Im letzten Teil des Bandes sind Essays und literaturwissenschaftliche Beiträge versammelt, wovon die meisten einen Bezug zu Richard Wagner aufweisen und verschiedene Facetten des Autors und seines Werkes ausleuchten. Zum Teil handelt es sich um bereits an anderen Stellen erschienene Texte, wie Gerhardt Csejkas Essay „Richards Mühle: mahlend vom Rand zur Mitte oder Klartext Ost und Klartext West“ (erschienen in „Spiegelungen“, Heft 1/2017) oder der von Franz Heinz in der „Banater Post“ vom 15. September 2017 erstveröffentlichte Essay „Man darf… Dialog über das Schreiben, Lesen und Reden“. Der Literaturwissenschaftler Walter Engel steuerte ein von ihm mit Wagner 1996 geführtes Gespräch bei (auch in dem von der Landsmannschaft der Banater Schwaben herausgegebenen Band „Blickpunkt Banat“ enthalten) sowie eine Studie zu Wagners Erzählung „Herr Parkinson“, die er vor zwei Jahren bei der Internationalen Germanistik-Tagung in Temeswar vorgelegt hatte. Neue Erkenntnisse über den „jungen Richard Wagner“ liefert Stefan Sienerths Beitrag „Zeugnisse früher Prägung“, der auf der Auswertung eines im Vorlass des Schriftstellers aufbewahrten Briefwechsels zwischen Wagner und einer jungen Frau in den Jahren 1969-1971 basiert und dem von Harald Heppner und Mira Miladinović Zalaznik 2015 herausgegebenen Band „Provinz als Denk- und Lebensform. Der Donau-Karpatenraum im langen 19. Jahrhundert“ entnommen ist.

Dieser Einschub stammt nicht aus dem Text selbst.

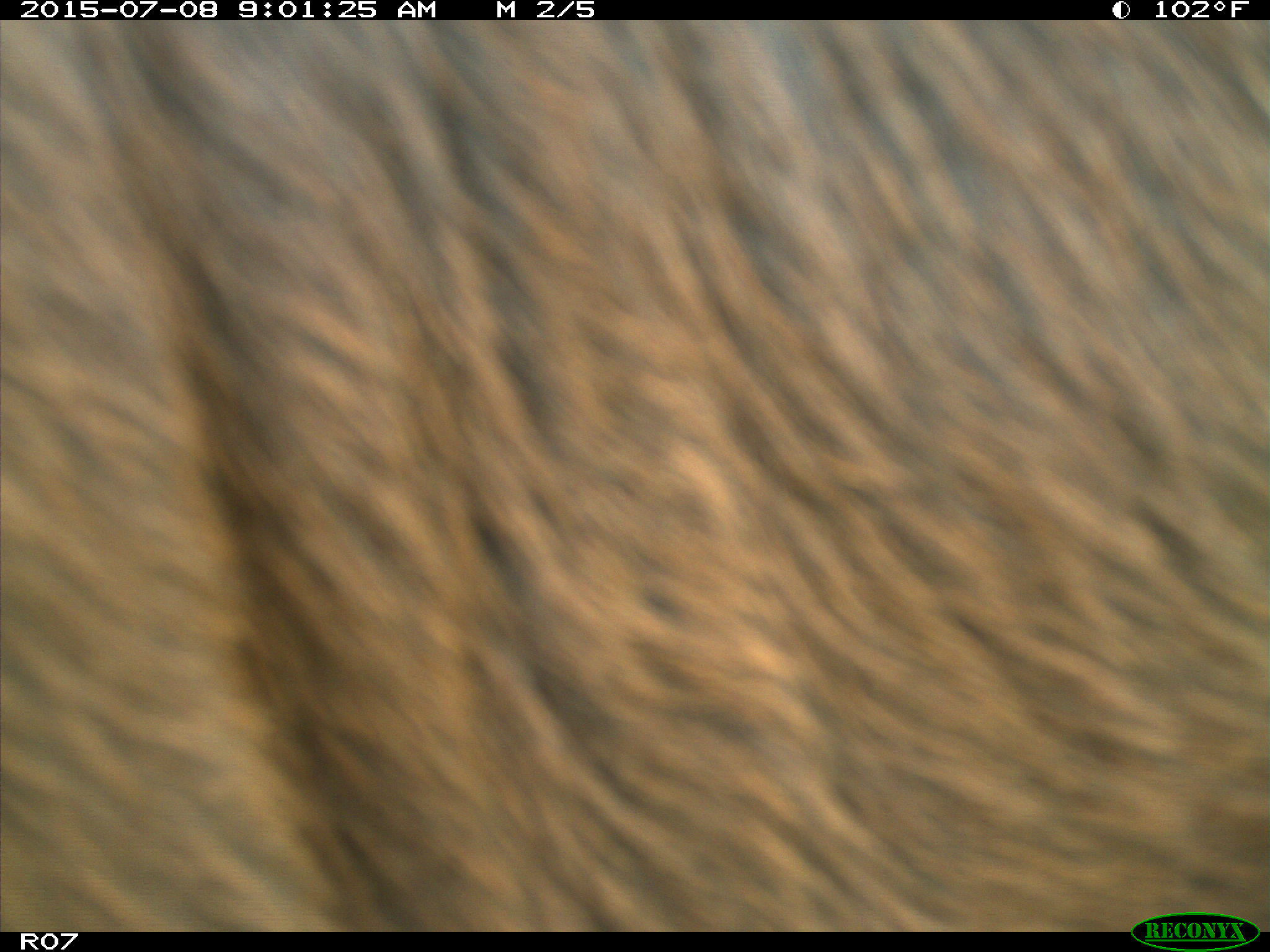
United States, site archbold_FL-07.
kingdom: Animalia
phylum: Chordata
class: Mammalia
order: Artiodactyla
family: Bovidae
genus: Bos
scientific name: Bos taurus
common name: domestic cow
Bos taurus (domestic cow).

Weitere Essays und Beiträge für den Richard Wagner gewidmeten Band stellten Georg Aescht, Wolfgang Dahmen, Rudolf Herbert, Ingo Langner und Peter Motzan zur Verfügung.

Gerade in seiner Heterogenität liegen die Stärken des hier vorgestellten Bandes, dessen Titel übrigens an eine Aussage Richard Wagners aus dem Interview mit Christina Rossi angelehnt ist. Den Herausgebern ist es gelungen, eine genremäßig und thematisch breitgefächerte Textsammlung zusammenzustellen, die sich als Ehrung und Würdigung ihres Schriftstellerfreundes versteht.   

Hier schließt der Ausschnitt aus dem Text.